◆ **PASSAGE PROVIDED**:
+-------+

This Project is for course: INF 1340 - Programming for Data Science at University of Toronto (Faculty of Information), supervised by Dr. Maher Elshakankiri
This project involves creating a text analyzer using python programming to analyze text files and gain insights to the file. The program consists of 13 functions plus the main, two of them are to read and write the input and output files, while the remaining 11 functions perform different types of analysis on the input text file.
This program will prompt the user to enter the name of the input file which they wish to analyze (ensure that the input file is in the same directory as the Midterm.py
file). The user will then be asked to write the name of the output file to which the results will be displayed. The results of this program will be displayed on the screen, as well as be saved in an output file. Additionally, the output of the count_char functions will be saved in a csv file as well as in the output file and displayed on the screen.
Some of the features of this program are:
- Count the number of words in the file
- Count the number of sentences in the file (delimiters set as period and question mark)

+-------+

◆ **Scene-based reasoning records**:
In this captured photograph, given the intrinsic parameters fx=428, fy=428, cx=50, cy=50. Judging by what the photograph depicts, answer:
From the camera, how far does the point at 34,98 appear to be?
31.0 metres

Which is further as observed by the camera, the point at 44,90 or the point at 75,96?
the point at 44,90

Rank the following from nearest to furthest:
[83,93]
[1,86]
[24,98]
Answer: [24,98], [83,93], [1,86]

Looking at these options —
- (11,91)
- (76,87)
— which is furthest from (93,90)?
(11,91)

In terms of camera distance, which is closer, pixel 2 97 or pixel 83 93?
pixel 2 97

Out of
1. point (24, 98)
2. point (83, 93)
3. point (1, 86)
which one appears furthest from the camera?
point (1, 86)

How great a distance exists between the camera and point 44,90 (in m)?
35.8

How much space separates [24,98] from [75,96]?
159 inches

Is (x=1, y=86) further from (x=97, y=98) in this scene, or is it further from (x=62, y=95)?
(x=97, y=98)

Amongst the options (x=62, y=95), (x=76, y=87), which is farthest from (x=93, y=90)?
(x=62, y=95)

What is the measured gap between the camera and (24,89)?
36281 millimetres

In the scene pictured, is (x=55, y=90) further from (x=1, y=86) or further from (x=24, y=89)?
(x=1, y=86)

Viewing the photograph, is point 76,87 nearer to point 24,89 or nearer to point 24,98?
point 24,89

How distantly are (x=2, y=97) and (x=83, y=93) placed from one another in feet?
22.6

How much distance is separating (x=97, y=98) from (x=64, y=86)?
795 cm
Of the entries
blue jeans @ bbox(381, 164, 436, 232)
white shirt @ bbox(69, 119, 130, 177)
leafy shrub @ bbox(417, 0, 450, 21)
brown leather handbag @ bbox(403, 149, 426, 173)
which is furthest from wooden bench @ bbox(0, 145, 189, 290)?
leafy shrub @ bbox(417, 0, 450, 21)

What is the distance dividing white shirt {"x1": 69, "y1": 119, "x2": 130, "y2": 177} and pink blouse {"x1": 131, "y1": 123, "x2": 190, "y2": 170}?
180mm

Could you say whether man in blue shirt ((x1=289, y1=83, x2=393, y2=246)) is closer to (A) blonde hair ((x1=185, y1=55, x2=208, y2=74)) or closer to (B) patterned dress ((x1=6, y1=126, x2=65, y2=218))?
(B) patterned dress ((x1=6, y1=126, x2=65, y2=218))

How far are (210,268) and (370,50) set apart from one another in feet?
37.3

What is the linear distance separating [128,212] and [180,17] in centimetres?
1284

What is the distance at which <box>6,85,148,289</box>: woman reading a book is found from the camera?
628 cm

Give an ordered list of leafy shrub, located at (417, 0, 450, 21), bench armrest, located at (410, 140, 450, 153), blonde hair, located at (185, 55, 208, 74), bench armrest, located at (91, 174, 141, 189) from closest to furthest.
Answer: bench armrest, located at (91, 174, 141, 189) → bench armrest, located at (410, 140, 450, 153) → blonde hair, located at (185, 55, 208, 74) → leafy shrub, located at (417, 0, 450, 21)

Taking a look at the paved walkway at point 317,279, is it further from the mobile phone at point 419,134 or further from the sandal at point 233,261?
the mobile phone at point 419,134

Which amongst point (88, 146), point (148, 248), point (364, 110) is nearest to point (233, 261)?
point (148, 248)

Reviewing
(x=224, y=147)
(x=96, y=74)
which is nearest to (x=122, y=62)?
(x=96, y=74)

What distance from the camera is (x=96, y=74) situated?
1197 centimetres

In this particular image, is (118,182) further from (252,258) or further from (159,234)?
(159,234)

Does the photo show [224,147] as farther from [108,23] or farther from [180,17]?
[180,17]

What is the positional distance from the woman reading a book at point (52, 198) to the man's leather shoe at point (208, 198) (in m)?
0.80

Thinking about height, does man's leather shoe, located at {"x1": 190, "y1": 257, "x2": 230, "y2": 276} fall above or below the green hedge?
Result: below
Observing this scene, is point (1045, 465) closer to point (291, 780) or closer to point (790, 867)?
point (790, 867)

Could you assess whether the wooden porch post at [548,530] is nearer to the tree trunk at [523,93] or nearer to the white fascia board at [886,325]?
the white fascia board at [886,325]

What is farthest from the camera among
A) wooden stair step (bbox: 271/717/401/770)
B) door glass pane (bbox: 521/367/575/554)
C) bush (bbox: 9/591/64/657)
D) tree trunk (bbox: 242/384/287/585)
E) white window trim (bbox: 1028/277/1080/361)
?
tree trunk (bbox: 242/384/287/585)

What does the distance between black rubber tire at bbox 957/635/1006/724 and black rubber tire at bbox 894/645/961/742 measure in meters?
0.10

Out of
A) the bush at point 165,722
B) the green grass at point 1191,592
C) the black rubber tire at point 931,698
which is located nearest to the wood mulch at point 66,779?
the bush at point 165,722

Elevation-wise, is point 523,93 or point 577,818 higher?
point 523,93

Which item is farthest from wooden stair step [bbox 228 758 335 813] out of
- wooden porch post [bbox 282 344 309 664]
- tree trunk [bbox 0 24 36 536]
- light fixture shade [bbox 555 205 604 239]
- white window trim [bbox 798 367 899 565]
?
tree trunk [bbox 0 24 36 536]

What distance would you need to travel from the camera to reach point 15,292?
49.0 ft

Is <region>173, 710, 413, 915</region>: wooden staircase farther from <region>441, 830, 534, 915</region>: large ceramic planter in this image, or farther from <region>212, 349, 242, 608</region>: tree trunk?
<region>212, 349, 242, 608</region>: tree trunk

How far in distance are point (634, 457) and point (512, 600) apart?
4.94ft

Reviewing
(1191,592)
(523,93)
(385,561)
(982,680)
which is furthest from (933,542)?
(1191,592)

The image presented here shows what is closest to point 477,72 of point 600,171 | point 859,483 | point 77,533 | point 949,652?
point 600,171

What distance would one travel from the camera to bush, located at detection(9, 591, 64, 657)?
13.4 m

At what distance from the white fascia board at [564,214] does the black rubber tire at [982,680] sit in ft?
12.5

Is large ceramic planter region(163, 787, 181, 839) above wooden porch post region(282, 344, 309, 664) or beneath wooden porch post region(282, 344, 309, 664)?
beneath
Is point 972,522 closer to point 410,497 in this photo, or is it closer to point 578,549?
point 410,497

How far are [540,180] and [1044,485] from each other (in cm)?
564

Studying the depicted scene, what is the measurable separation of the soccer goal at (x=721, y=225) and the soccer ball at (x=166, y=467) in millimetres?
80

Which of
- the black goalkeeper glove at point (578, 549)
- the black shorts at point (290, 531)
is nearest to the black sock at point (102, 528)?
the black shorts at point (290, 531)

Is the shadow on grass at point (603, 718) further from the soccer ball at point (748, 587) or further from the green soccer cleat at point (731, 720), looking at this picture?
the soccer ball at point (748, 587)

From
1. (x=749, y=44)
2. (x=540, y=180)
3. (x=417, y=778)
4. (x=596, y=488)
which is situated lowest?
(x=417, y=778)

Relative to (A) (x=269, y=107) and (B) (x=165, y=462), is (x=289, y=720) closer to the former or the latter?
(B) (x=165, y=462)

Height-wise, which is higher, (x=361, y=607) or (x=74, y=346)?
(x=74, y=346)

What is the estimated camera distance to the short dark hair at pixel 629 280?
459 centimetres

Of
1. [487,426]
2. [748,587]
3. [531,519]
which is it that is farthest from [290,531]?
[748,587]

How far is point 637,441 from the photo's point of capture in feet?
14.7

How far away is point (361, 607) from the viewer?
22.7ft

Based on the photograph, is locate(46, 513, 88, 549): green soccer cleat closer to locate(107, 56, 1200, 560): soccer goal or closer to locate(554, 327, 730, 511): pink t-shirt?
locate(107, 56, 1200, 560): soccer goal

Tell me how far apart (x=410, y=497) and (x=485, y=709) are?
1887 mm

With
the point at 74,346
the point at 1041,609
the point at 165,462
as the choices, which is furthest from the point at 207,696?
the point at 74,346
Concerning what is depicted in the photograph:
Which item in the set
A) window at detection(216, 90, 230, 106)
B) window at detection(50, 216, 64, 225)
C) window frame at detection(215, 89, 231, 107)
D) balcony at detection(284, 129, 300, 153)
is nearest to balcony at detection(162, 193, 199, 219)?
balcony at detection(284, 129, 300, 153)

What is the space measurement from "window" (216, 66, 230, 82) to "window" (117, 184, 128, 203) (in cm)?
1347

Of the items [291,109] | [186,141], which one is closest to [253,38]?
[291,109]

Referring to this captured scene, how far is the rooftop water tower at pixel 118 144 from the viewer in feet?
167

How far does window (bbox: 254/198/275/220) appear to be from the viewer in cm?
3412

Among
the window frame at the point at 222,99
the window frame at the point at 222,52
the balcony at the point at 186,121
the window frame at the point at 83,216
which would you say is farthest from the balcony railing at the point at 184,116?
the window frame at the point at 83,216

+-------+

◆ **WHAT YOU ARE ASKED TO DO**: Repeat word for word the stretch of the text analyzer description from "This program will prompt" through "on the screen.". None of the entries are needed here.

◆ **THE SOLUTION**:
This program will prompt the user to enter the name of the input file which they wish to analyze (ensure that the input file is in the same directory as the Midterm.py
file). The user will then be asked to write the name of the output file to which the results will be displayed. The results of this program will be displayed on the screen, as well as be saved in an output file. Additionally, the output of the count_char functions will be saved in a csv file as well as in the output file and displayed on the screen.